▶ _What the exercise asks_
Render the lines of the listing as a numbered list, starting with the line that contains "How far is the white" and going on through the line that contains "113 millimetres", with both of those lines included and blank lines left out.

═════ Given records

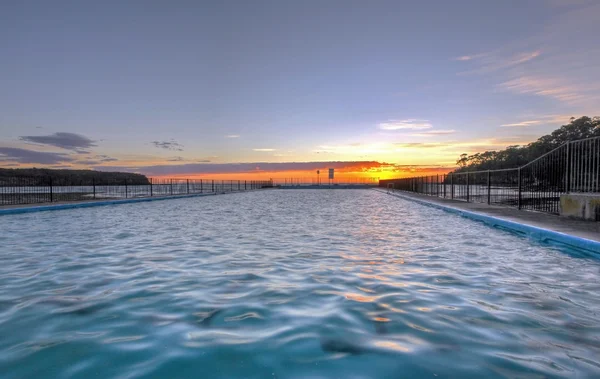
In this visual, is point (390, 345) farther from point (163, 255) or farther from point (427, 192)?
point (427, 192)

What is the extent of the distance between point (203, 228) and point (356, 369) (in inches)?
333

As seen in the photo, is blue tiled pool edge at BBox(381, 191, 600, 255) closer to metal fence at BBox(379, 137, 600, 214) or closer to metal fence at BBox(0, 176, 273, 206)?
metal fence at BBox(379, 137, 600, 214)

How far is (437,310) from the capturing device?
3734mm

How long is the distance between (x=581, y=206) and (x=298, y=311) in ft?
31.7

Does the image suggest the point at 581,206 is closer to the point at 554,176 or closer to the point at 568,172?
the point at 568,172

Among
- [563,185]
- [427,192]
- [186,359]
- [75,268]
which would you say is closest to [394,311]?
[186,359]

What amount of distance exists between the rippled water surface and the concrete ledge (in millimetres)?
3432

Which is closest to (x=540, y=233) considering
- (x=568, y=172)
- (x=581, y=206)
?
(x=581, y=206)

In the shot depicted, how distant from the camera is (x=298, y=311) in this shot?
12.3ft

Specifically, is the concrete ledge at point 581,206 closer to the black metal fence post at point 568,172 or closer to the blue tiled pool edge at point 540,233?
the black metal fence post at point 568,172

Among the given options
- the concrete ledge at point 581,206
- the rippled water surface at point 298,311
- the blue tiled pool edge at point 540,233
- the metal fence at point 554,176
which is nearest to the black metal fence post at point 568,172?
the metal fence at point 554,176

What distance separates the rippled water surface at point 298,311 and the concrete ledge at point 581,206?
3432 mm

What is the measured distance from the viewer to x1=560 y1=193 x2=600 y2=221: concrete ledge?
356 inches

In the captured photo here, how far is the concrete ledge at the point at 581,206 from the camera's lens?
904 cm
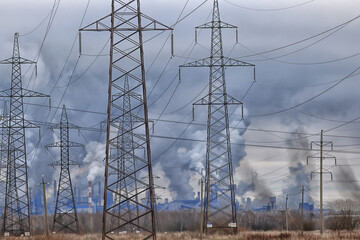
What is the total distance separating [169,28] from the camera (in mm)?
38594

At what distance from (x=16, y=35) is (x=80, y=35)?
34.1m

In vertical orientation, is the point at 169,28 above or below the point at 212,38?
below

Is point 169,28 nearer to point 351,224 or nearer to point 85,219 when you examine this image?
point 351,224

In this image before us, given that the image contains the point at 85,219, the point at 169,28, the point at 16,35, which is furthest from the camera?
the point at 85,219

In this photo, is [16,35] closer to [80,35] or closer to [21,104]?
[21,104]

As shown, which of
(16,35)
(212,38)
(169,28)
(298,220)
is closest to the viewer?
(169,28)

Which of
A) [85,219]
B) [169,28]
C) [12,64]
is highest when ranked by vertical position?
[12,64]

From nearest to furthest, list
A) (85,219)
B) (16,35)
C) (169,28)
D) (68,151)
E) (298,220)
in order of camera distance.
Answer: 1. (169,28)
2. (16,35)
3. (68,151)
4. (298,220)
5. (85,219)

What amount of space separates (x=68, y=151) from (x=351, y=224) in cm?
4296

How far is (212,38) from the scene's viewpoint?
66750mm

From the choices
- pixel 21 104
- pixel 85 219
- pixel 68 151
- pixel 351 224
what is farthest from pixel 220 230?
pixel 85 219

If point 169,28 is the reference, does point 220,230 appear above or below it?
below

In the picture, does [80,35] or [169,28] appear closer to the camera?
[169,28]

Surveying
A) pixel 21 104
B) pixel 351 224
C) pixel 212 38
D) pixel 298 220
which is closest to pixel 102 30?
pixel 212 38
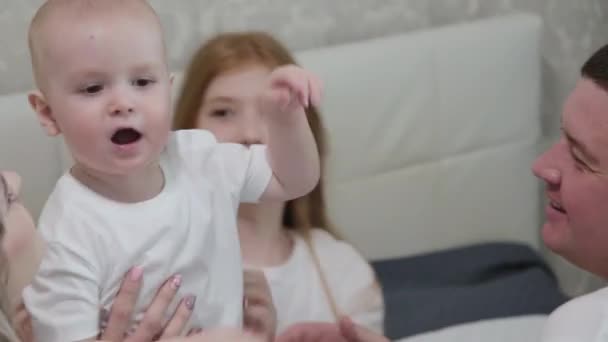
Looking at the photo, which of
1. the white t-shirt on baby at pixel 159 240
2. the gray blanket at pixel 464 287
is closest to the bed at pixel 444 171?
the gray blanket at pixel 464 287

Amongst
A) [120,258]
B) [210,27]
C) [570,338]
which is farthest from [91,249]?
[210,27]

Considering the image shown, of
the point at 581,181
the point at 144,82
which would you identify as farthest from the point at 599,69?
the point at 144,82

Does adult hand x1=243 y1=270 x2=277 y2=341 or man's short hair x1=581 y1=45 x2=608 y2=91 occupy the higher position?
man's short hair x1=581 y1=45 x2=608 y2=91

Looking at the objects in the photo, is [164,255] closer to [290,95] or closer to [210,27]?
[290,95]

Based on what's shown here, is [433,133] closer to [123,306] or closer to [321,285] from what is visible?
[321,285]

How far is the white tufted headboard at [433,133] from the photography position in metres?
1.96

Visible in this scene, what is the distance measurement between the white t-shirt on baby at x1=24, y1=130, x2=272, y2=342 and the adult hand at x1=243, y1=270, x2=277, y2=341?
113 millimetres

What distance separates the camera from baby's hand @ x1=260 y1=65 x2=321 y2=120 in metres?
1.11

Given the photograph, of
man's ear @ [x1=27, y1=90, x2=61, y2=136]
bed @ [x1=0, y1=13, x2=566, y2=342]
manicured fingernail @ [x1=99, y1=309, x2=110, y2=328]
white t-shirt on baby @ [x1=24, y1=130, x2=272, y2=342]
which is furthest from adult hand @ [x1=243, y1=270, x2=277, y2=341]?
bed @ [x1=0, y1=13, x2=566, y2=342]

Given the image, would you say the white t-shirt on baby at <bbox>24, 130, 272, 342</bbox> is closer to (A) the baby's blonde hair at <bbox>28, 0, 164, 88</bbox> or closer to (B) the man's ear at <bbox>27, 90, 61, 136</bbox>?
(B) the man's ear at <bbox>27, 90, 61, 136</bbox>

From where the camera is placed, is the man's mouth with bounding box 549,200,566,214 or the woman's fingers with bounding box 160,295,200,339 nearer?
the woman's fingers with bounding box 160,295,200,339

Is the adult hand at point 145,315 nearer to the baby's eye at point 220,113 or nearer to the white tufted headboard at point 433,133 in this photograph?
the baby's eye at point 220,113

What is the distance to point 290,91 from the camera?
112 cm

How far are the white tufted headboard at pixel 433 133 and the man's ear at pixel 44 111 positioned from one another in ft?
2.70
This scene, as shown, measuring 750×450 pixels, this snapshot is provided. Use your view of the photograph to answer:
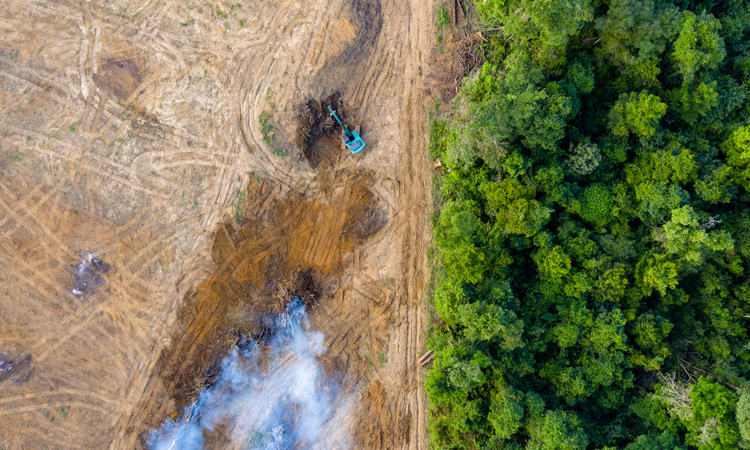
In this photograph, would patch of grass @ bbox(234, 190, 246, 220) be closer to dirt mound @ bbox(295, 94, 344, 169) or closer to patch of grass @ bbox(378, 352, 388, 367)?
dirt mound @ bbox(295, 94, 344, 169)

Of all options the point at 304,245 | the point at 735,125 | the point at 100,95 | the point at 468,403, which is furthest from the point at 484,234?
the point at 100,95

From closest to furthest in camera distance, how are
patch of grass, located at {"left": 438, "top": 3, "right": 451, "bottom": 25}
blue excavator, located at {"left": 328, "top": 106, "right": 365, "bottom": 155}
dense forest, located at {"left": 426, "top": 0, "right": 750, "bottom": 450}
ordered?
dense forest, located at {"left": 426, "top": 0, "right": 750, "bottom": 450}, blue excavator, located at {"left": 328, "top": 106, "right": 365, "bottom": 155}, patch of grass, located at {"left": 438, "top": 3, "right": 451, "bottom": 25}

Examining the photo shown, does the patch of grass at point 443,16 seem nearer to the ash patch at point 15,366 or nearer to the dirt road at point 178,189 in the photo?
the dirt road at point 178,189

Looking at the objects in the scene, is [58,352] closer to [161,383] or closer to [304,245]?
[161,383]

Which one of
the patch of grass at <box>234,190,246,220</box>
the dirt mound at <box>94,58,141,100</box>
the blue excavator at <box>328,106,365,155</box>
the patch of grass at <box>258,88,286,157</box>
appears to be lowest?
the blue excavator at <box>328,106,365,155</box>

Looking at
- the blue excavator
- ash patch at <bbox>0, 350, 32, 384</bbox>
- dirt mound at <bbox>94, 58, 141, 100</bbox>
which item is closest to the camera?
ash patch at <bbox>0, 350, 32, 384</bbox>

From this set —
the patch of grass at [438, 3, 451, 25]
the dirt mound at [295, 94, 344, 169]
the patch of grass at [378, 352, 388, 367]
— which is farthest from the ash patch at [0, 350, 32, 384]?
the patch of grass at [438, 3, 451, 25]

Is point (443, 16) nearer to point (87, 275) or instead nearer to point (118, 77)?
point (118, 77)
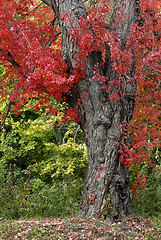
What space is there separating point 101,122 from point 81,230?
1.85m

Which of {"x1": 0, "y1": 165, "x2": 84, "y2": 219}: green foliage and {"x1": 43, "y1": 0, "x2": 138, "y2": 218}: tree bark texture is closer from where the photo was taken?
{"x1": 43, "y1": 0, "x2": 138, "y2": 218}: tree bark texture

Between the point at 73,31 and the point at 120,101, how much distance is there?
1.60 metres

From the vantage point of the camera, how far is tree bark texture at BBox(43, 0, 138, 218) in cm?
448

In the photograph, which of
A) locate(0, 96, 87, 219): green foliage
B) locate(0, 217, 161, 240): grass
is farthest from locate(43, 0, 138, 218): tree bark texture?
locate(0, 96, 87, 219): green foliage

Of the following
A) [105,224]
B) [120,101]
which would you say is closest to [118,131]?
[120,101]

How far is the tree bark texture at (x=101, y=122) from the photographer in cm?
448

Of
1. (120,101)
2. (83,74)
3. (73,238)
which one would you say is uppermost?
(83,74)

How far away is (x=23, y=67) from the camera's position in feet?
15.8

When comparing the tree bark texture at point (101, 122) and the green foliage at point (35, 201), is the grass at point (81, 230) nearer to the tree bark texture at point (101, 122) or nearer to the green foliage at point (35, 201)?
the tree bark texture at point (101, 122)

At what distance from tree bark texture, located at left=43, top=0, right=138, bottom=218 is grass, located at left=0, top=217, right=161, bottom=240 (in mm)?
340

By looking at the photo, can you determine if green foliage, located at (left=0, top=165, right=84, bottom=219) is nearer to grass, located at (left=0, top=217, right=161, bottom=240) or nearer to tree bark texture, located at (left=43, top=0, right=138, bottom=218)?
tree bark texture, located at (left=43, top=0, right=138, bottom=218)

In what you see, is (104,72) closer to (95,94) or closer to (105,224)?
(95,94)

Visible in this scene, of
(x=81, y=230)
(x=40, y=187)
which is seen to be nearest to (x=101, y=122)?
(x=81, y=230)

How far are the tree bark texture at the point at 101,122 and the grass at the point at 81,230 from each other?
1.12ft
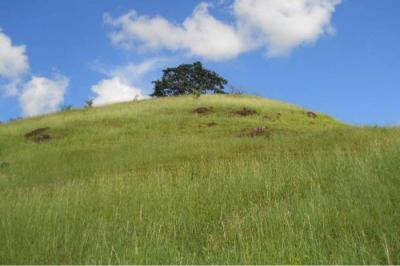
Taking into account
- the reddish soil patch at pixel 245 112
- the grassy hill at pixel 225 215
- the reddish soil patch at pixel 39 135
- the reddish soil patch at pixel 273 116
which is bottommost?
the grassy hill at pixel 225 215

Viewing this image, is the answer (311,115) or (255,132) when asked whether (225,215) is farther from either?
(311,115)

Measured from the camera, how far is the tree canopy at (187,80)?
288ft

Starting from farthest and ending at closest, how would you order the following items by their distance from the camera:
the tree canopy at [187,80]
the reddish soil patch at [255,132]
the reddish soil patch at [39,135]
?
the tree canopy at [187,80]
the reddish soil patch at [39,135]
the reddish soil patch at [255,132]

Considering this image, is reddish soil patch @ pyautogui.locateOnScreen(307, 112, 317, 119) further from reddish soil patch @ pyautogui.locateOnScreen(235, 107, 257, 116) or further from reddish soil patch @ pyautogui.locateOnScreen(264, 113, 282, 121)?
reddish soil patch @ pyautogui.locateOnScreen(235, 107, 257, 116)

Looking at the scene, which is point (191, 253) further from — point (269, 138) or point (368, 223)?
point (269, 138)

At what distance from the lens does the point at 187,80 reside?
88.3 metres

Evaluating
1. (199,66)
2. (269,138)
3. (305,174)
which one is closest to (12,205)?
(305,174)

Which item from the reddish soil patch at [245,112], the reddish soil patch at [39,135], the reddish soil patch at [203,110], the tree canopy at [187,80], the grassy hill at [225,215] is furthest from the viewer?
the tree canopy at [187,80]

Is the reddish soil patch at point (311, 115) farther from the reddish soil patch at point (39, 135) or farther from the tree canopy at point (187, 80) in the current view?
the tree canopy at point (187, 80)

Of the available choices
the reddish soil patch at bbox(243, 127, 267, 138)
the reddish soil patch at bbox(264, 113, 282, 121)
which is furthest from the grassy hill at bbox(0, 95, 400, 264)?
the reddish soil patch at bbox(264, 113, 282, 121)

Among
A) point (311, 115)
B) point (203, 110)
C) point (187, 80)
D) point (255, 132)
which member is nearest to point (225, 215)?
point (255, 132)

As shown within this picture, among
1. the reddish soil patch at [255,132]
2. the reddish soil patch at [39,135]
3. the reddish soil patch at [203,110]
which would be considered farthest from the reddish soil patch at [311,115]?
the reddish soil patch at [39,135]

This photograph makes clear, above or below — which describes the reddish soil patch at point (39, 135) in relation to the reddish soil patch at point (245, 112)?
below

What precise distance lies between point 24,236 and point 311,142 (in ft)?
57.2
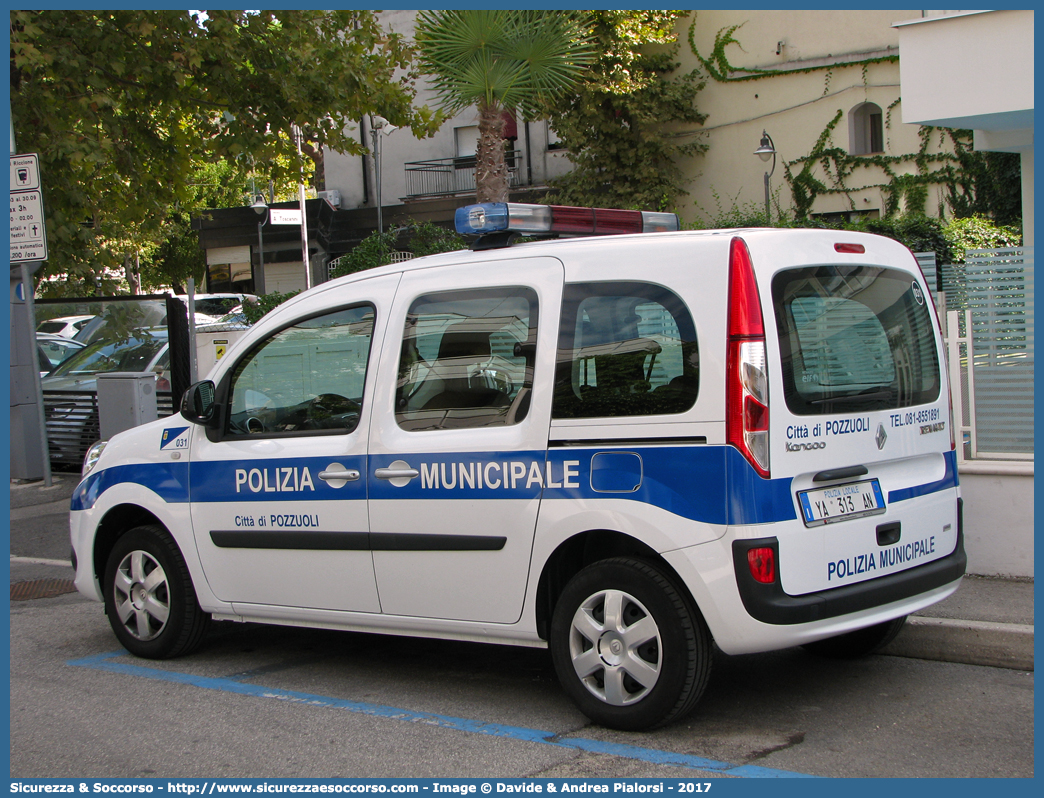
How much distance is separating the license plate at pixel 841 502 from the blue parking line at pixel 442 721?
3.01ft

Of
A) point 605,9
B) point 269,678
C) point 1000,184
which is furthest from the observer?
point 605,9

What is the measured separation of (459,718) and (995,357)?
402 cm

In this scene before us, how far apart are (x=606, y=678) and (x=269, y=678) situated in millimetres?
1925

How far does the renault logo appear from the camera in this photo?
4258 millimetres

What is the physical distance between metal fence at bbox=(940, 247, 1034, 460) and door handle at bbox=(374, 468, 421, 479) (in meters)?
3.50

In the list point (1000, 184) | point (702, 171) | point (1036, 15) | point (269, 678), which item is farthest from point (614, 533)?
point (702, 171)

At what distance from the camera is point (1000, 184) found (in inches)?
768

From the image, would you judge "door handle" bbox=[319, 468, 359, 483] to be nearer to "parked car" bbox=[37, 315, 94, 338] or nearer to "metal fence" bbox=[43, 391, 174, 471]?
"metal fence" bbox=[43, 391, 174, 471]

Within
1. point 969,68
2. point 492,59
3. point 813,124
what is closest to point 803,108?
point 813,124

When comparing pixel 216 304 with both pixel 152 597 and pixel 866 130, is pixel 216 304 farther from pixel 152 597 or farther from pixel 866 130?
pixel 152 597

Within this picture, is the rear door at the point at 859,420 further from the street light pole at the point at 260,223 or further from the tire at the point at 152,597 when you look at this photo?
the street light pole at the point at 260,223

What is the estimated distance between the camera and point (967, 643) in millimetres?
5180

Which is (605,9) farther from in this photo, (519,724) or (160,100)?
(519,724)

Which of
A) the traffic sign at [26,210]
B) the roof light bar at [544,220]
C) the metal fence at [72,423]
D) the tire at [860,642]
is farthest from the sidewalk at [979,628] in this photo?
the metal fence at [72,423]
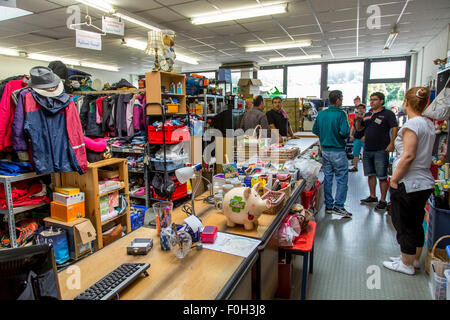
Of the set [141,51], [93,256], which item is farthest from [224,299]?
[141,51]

══════════

▶ _In response_
1. How far is the white tufted headboard at [433,133] from the photography position in metres?
2. 1.96
3. Visible in this scene, what is the distance measurement between the white t-shirt on baby at x1=24, y1=130, x2=272, y2=342 and the adult hand at x1=243, y1=270, x2=277, y2=341?
4. 113 millimetres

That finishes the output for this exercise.